• [Aim 1]
For the forum thread on True Strike items, mark each statement below yes if the thread agrees with it and no if it does not, and quote the words from the thread that decide it.
(a) Kraedin recalls John Tweet saying a spell granting someone else +20 on their next attack would be about 4th or 5th level.
(b) MerakSpielman says most people grasp on first reading that they must wait until their next turn to take the attack from True Strike.
(c) plavi says the DMG rules were kept unchanged.
• [Aim 2]
In the forum thread on True Strike items, which item does Kraedin name as an example of a use-activated item?

• [Selected extract]
========================================

You are assuming use-activation as a free action, and that is not always the case. There is a huge difference between use-activated (free action) and use-activated (standard action). Most of the misconceptions regarding this topic are because of a failure on many people's parts to take this into account.

When you step back and take a look at the options available, a use-activated (standard action) True Strike item isn't that bad at all. At high level, it's only really useful when you absolutely must make that one shot, like when you want to shoot down a chandolier with your bow, or carefuly fire an arrow with a note attached next to someone. It has many utilitarian purposes. At low level, say when you only have one or two attacks per round anyway, its great.

It certainly is not as nasty as a use-activated (standard action) Heal item.


----------



## Kraedin (Dec 17, 2002)

What?  When I say "use-activated", I mean the sort of item where you use it and gain the benefits, such as a _girdle of giant strength_.


----------



## MerakSpielman (Dec 17, 2002)

What most people who start talking about a True Strike item really want is an automatic +20 to all their attacks. No activation nonsense - it's always active, even for multiple attacks. This reaches into the realm of Epic.

Most people don't realize the first time they read the spell True Strike that they have to wait until their next turn to take their attack. Their eyes boggle at the incredibly powerful spell they have found. Then they re-read it or somebody explains it to them and they sigh understanding. But that lure of +20 to attack, whenever and wherever you want lingers in the back of their mind....

Question: Can you make a wand of True Strike that you can cast on somebody else? Like have a henchman use the wand on you every turn before you attack? Or would that be a new, different spell? What level would a spell have to be for it to grant somebody _else_ +20 on their next attack?


----------



## Kraedin (Dec 17, 2002)

> Or would that be a new, different spell? What level would a spell have to be for it to grant somebody else +20 on their next attack?



IIRC, John Tweet once said it would be about 4th or 5th level, but I have no idea where I saw that.


----------



## kreynolds (Dec 17, 2002)

Kraedin said:
			
		

> *What?  When I say "use-activated", I mean the sort of item where you use it and gain the benefits, such as a girdle of giant strength. *




What you 'mean' is fine, but I was pointing out that there is a huge difference in the rules, so what you say in a rules discussion is important. There are multiple options in regards to time consumption with activating a use-activated item, and which one is used can greatly effect the power and usefulness of just about any magic item. Like I said, the problem I see is that many people just assume 'free action' or 'not an action' with the use-activated method, when those are definately not the only options.


----------



## Kraedin (Dec 17, 2002)

In my post, I gave my opinion on spell-trigger, command-word, and use-activated items.  Why would anyone in thier right mind assume that I would price a use-activated item that was activated as a standard action using a command word as being two thousand times as expensive as a command word item?

That seems rather odd.


----------



## plavi (Dec 17, 2002)

(Psi)SeveredHead said:
			
		

> *
> 
> I have to disagree. The multiplier is 2,500 for an insight bonus to attack. The weapon also ignores most forms of concealment, so that costs extra.
> 
> Anything over 200,000 gp could get multiplied by a lot, and becomes an epic item. *




Ah yes, I was quoting by heart anyway. It was just as an example to be used anyway. I have done away with all the crazy rules from the DMG, and if somebody wants to create a magic item with an always-active power I just give each power a certaint equivalent bonus (like +1 or +2), add it all up and this nice and easily discourages every player from doing silly things.

========================================

• [Given information]
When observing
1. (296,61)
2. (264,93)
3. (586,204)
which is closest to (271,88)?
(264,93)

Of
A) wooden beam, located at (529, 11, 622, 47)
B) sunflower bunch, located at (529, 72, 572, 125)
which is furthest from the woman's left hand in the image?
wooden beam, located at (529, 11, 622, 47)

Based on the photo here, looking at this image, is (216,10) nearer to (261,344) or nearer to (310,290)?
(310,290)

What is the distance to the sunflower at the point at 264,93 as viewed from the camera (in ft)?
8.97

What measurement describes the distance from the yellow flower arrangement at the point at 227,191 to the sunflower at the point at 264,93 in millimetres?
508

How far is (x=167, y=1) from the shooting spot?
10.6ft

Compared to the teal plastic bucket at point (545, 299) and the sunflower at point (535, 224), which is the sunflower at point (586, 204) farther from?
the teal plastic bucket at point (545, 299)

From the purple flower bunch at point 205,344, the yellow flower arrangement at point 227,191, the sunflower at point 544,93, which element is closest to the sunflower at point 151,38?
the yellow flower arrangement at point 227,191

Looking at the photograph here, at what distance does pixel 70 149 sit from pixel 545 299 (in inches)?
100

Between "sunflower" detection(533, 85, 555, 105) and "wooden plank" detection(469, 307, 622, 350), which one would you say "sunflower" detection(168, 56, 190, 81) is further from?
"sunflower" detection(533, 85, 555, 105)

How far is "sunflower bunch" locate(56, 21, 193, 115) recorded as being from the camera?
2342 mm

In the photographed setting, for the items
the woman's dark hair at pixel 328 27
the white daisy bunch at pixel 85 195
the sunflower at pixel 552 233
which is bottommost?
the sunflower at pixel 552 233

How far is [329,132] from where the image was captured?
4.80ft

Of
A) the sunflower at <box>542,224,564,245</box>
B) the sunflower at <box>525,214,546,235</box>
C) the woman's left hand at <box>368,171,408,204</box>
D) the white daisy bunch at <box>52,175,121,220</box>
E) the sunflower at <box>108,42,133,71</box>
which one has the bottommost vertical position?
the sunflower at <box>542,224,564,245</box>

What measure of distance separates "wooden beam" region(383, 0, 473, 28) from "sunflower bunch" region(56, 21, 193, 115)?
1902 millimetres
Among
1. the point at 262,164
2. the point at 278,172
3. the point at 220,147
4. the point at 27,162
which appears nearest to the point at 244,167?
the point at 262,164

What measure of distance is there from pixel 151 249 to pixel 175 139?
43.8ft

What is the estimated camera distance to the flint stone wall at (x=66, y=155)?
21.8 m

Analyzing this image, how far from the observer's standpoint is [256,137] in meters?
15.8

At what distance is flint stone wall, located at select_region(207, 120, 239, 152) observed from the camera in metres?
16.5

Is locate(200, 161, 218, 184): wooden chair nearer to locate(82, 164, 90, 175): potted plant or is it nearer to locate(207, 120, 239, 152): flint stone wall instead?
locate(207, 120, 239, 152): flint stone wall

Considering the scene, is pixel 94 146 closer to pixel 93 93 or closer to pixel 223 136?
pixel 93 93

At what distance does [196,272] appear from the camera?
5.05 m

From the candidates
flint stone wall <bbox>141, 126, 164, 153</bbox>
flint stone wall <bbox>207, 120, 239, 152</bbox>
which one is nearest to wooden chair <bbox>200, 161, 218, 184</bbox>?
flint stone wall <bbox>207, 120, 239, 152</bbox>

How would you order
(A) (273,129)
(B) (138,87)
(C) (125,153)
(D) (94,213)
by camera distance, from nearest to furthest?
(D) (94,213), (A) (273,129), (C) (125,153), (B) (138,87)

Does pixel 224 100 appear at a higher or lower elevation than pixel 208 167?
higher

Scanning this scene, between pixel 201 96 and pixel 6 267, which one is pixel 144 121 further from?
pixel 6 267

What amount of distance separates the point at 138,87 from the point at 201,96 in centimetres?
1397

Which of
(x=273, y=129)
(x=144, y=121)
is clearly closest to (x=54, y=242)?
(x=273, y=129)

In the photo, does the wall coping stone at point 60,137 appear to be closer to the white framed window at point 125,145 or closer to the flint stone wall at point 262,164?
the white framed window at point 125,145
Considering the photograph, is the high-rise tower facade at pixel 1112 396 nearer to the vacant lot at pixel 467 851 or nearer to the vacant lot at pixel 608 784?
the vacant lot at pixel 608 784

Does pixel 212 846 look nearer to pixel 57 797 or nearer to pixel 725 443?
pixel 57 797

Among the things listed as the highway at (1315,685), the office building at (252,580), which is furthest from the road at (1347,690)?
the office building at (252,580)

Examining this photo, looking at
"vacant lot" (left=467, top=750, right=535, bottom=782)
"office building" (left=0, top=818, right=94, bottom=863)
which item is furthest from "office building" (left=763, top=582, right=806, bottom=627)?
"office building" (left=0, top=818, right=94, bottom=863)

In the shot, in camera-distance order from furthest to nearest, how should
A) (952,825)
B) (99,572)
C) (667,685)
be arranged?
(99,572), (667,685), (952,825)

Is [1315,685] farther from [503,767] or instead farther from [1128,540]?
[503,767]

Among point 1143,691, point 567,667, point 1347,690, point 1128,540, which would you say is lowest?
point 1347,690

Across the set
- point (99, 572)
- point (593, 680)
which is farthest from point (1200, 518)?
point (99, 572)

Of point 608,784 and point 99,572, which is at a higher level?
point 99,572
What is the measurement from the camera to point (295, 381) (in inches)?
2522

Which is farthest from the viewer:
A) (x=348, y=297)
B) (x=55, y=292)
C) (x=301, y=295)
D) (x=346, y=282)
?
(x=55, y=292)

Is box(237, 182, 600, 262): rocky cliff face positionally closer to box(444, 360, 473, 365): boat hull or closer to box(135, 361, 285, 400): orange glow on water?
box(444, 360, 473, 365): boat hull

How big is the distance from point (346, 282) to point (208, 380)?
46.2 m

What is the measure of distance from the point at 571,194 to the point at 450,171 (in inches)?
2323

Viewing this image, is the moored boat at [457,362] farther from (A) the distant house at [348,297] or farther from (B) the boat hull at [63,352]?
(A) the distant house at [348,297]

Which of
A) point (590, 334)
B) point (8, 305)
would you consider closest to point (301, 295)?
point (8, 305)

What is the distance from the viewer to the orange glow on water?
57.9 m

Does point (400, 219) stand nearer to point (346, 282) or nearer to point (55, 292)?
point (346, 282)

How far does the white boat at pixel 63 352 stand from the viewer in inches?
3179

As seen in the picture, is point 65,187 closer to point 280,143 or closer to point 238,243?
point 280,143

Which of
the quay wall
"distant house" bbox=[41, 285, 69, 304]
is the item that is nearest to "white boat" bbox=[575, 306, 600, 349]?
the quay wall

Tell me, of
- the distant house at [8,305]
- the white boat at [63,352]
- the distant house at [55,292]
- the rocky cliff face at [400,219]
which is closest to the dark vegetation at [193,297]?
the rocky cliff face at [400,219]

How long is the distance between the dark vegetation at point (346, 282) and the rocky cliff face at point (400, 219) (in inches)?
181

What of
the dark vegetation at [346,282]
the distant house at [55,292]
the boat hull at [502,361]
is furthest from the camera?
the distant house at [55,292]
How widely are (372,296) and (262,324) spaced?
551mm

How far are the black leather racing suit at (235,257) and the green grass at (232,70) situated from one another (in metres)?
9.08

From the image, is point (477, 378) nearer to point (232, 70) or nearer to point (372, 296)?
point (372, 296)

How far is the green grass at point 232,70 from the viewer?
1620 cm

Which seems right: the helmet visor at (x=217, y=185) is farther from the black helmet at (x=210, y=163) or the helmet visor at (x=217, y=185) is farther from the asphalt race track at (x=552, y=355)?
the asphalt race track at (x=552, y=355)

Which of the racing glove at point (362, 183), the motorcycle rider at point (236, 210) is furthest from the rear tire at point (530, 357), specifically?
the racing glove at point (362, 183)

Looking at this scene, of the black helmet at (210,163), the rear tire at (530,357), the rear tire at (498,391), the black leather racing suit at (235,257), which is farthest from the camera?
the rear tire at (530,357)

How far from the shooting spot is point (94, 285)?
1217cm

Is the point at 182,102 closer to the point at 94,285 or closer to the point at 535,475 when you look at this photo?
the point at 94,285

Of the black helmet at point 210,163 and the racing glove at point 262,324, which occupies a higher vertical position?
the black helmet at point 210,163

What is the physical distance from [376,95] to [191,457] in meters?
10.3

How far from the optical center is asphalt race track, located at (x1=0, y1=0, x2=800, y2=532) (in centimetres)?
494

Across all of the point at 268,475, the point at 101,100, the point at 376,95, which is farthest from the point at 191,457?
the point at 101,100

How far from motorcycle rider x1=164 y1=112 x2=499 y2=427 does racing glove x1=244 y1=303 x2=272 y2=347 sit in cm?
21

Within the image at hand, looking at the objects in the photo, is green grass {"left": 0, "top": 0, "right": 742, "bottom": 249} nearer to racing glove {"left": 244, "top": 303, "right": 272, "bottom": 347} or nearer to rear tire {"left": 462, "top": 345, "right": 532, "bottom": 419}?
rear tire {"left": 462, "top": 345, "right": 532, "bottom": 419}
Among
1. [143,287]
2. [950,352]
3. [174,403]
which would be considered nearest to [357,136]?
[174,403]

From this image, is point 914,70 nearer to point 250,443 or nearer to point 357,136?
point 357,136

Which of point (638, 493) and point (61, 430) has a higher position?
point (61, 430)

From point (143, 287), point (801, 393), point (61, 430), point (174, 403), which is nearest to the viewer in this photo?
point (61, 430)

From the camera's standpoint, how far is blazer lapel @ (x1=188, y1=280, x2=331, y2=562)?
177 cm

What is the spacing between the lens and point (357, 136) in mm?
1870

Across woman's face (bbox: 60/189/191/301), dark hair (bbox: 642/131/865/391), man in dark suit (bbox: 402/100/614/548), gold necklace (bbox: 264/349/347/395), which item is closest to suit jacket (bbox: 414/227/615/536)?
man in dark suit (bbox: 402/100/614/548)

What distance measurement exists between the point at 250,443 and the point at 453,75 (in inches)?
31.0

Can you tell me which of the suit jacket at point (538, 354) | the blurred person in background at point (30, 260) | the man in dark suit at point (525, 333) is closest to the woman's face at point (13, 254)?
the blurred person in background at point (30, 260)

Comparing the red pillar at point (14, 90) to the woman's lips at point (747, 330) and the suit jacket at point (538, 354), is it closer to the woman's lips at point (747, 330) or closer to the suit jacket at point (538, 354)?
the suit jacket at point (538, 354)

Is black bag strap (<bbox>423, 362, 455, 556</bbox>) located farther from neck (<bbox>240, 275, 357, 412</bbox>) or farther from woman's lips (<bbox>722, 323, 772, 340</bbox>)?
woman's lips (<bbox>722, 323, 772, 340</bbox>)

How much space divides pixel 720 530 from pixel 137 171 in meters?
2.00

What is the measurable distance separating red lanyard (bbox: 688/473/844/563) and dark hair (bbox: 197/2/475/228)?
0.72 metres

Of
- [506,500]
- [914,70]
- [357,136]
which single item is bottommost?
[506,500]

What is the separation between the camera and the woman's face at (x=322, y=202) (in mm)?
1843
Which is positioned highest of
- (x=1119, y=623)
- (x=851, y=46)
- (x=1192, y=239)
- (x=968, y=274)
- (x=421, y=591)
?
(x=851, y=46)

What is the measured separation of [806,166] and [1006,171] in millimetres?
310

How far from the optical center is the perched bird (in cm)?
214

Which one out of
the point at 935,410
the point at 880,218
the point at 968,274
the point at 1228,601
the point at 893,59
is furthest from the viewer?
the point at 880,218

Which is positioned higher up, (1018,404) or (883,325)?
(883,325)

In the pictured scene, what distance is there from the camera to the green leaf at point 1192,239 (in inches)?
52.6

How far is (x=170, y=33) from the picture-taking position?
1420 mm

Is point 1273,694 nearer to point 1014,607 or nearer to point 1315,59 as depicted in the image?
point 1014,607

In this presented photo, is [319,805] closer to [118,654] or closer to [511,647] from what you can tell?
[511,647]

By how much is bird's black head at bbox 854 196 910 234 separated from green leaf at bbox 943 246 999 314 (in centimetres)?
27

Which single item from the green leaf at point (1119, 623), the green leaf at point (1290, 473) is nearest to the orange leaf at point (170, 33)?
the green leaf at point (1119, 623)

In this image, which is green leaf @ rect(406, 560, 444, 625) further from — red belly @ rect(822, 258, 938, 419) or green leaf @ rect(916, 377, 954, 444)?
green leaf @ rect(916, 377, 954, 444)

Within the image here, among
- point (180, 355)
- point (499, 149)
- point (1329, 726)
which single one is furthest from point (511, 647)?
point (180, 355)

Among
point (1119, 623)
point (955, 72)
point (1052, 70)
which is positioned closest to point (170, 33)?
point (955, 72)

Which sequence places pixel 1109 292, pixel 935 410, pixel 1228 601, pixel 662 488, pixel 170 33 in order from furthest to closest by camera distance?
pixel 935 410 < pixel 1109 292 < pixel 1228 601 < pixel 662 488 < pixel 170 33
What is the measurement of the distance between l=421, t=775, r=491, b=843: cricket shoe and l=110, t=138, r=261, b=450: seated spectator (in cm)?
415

========================================

• [Complete output 1]
(a) Yes: "IIRC, John Tweet once said it would be about 4th or 5th level"
(b) No: "Most people don't realize the first time they read the spell True Strike that they have to wait until their next turn to take their attack."
(c) No: "I have done away with all the crazy rules from the DMG"

• [Complete output 2]
A girdle of giant strength.